Shuchi Talati is an emerging climate technology and governance expert and is launching a new NGO focused on building just and equitable decisionmaking processes around research and potential deployment of solar geoengineering. She is also currently a co-chair of the Independent Advisory Committee to oversee SCoPEx, an effort to provide oversight for the potential outdoor solar geoengineering experiment proposed by Harvard University. Dr. Talati is a Visiting Scholar at the Kleinman Center for Energy Policy at the University of Pennsylvania and a Scholar in Residence at Forum for Climate Engineering at American University. She most recently served as a Presidential Appointee in the Biden-Harris Administration as Chief of Staff of the Office of Fossil Energy & Carbon Management at the U.S. Department of Energy where she was focused on creating just and sustainable frameworks for carbon dioxide removal demonstration and deployment. She has also worked on climate governance at multiple non-profit organizations and the U.S. Senate. Dr. Talati earned a BS in environmental engineering from Northwestern University, an MA in climate and society from Columbia University, and PhD from Carnegie Mellon in engineering and public policy.
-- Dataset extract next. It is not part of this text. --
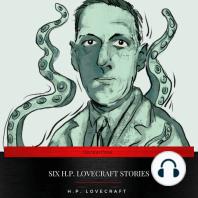 Six H.P. Lovecraft Stories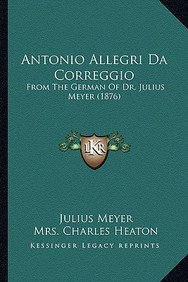 Antonio Allegri Da Correggio: From the German of Dr. Julius Meyer (1876)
Michael Weisberg is Bess W. Heyman President’s Distinguished Professor and Chair of Philosophy, as well as Senior Faculty Fellow and Director of Post-Graduate Programs at Perry World House. He serves as Editor-in-Chief of Biology and Philosophy, advisor to the United Nations Framework Convention on Climate Change’s Nairobi Work Programme, climate advisor to the Republic of Maldives, and directs Penn’s campus-wide research in Galápagos. He is the author of Simulation and Similarity: Using Models to Understand the World and Galápagos: Life in Motion, as well as a contributing author to the IPCC’s 6th Assessment Report. Much of Professor Weisberg’s research is focused on how highly idealized models and simulations can be used to understand complex systems. He also leads efforts to better understanding the interface between humans and wildlife, between humans and the climate system, and how scientific issues are understood by communities in the Americas and in East Asia. Professor Weisberg received a B.S. in Chemistry and a B.A. in Philosophy from the University of California, San Diego in 1999, and continued graduate study in Philosophy and Evolutionary Biology at Stanford University, earning a 2003 Ph.D. in Philosophy.